## Things to do
1. Translate this sentence from the forum thread on browser language detection into Spanish: "If that string is not present, like for CURL and wget, the fallback on the User-Agent string is far less efficient as they are far from standard and don't always contain the localisation tag."
2. Write a continuation of the forum thread on browser language detection, picking up after its final sentence.
(Selected text Opens)
As for the $available_languages array, the PCRE functions run slightly faster when the grouping parenthesis (option1|option2) are rendered non capturing as in (?:option1|option2). So,
'fr' => array('fr(?:-[[:alpha:]]{2})?|french', 'french', 'fr'),

Let me know if something need to be changed.

Nibbler


ripat

Yes I did.

IE 5.5
IE 6.0
IE 7.0
FF 2.0 (Linux)
FF 2.0 (OS-X)
Opera (Linux)
Opera (Windows)
Safari 9.2 (OS-X)

And even CURL and wget :=)

They are all OK but it's normal as they all send pretty standard Accepted-Language strings. If that string is not present, like for CURL and wget, the fallback on the User-Agent string is far less efficient as they are far from standard and don't always contain the localisation tag.
(Selected text Closes)
(Information supplied Opens)
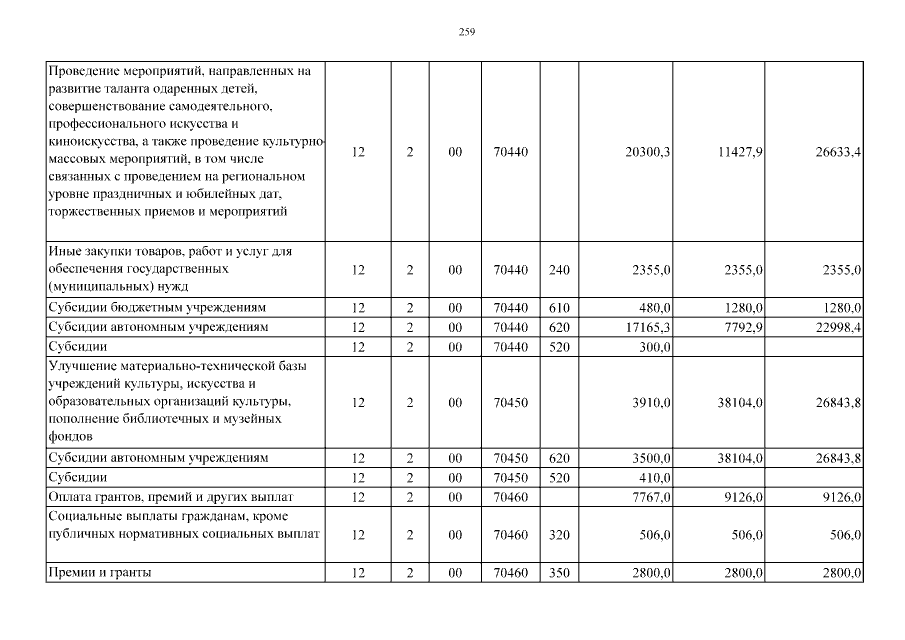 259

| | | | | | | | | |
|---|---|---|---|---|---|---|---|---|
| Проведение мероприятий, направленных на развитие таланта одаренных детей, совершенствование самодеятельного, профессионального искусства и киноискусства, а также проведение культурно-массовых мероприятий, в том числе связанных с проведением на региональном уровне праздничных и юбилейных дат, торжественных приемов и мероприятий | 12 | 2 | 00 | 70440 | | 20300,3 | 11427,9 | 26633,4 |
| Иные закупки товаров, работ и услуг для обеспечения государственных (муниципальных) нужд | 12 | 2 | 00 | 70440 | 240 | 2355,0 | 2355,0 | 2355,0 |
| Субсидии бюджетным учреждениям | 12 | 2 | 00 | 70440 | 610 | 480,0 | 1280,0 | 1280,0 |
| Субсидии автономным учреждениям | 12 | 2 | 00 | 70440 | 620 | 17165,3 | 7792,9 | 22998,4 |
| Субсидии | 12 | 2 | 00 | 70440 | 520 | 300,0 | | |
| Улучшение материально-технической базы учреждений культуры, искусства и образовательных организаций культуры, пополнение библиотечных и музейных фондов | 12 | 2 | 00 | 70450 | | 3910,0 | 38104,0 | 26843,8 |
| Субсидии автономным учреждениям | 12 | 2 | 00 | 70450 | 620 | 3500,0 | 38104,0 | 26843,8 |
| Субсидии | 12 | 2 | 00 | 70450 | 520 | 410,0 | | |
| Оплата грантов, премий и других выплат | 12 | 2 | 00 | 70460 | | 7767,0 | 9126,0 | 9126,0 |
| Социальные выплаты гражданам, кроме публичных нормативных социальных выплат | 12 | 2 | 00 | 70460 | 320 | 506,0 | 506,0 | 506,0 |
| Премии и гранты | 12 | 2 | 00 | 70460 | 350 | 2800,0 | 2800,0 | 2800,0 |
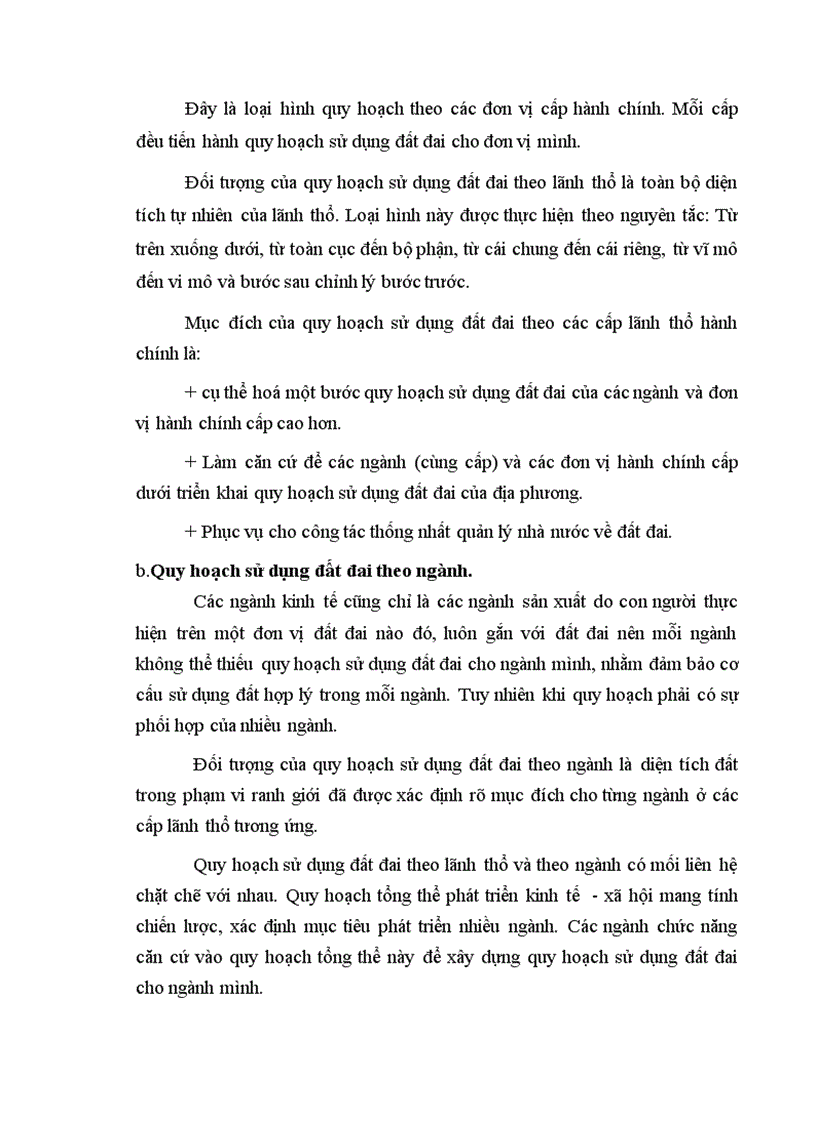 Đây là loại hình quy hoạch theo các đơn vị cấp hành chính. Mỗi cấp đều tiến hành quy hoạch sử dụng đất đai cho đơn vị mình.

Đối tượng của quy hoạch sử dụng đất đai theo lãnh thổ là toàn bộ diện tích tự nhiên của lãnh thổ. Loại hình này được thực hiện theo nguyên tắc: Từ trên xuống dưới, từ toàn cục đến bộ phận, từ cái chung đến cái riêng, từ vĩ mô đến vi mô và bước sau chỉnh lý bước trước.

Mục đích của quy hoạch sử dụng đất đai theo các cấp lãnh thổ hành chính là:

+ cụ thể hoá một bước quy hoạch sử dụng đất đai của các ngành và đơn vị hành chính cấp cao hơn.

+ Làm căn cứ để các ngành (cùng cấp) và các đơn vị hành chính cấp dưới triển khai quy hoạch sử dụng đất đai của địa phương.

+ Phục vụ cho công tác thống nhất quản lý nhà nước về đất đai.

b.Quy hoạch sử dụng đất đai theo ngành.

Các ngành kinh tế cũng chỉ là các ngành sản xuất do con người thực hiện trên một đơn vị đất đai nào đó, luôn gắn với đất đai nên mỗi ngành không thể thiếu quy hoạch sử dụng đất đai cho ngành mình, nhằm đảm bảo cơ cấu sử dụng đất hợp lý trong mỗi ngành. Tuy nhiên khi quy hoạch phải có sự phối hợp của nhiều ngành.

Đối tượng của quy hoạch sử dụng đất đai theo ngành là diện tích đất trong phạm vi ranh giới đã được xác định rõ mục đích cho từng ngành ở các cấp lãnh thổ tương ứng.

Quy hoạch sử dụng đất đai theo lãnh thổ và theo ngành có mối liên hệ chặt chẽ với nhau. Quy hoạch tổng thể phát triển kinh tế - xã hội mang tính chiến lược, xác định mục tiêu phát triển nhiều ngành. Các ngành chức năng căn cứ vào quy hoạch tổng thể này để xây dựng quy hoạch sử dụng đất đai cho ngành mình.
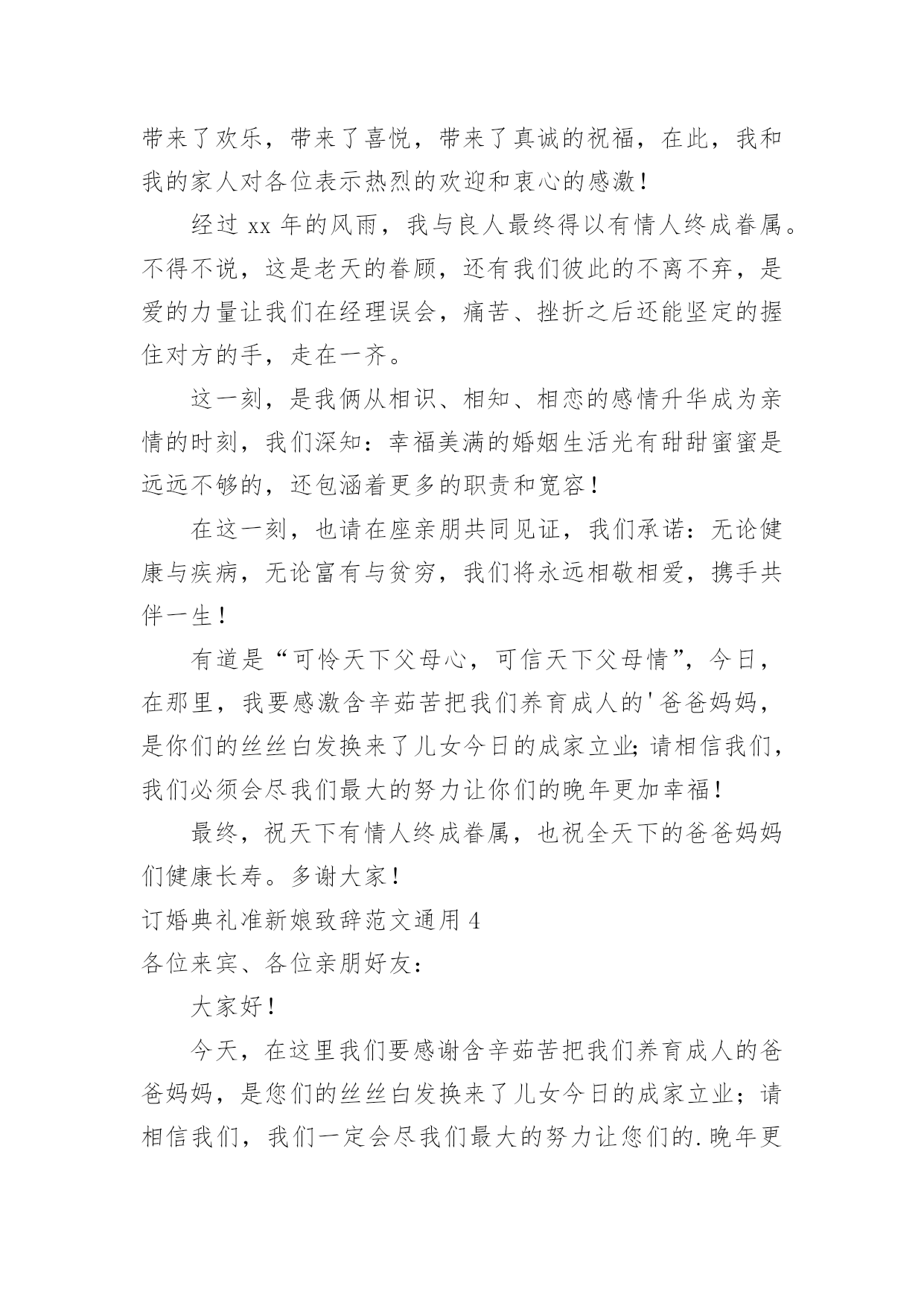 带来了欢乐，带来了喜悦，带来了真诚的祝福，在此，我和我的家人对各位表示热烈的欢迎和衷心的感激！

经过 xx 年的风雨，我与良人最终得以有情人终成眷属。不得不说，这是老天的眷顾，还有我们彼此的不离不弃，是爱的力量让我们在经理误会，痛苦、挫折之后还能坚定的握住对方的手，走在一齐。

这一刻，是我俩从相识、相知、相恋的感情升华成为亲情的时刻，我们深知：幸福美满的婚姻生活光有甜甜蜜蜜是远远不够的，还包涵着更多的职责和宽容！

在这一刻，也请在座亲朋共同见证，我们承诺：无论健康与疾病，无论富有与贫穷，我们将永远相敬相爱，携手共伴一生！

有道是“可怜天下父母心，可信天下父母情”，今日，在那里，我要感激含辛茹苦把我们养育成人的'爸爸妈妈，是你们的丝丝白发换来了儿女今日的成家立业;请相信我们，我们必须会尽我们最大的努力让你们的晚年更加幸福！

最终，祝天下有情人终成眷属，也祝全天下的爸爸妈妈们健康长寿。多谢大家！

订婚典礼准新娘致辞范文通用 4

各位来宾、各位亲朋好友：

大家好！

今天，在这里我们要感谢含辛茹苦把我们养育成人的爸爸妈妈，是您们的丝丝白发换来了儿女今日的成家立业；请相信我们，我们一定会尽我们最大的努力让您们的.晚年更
(Information supplied Closes)
## Task responses
1. Si esa cadena no está presente, como en el caso de CURL y wget, recurrir a la cadena User-Agent es mucho menos eficaz, ya que estas están lejos de ser estándar y no siempre contienen la etiqueta de localización.

2.
What I mean is that the language detection relies on string sent by the browser in the http header. Pretty straight forward. Not like that html/css stuff when the client receives the html page and must parse it correctly!

Jean-Luc.


Nibbler


Joachim Müller

That's what I'm up to. The language manager isn't done yet. My goal is to let the admin decide if he wants language auto-selection based on browser language or not. Let's hope I get all the features done before the feature freeze stage.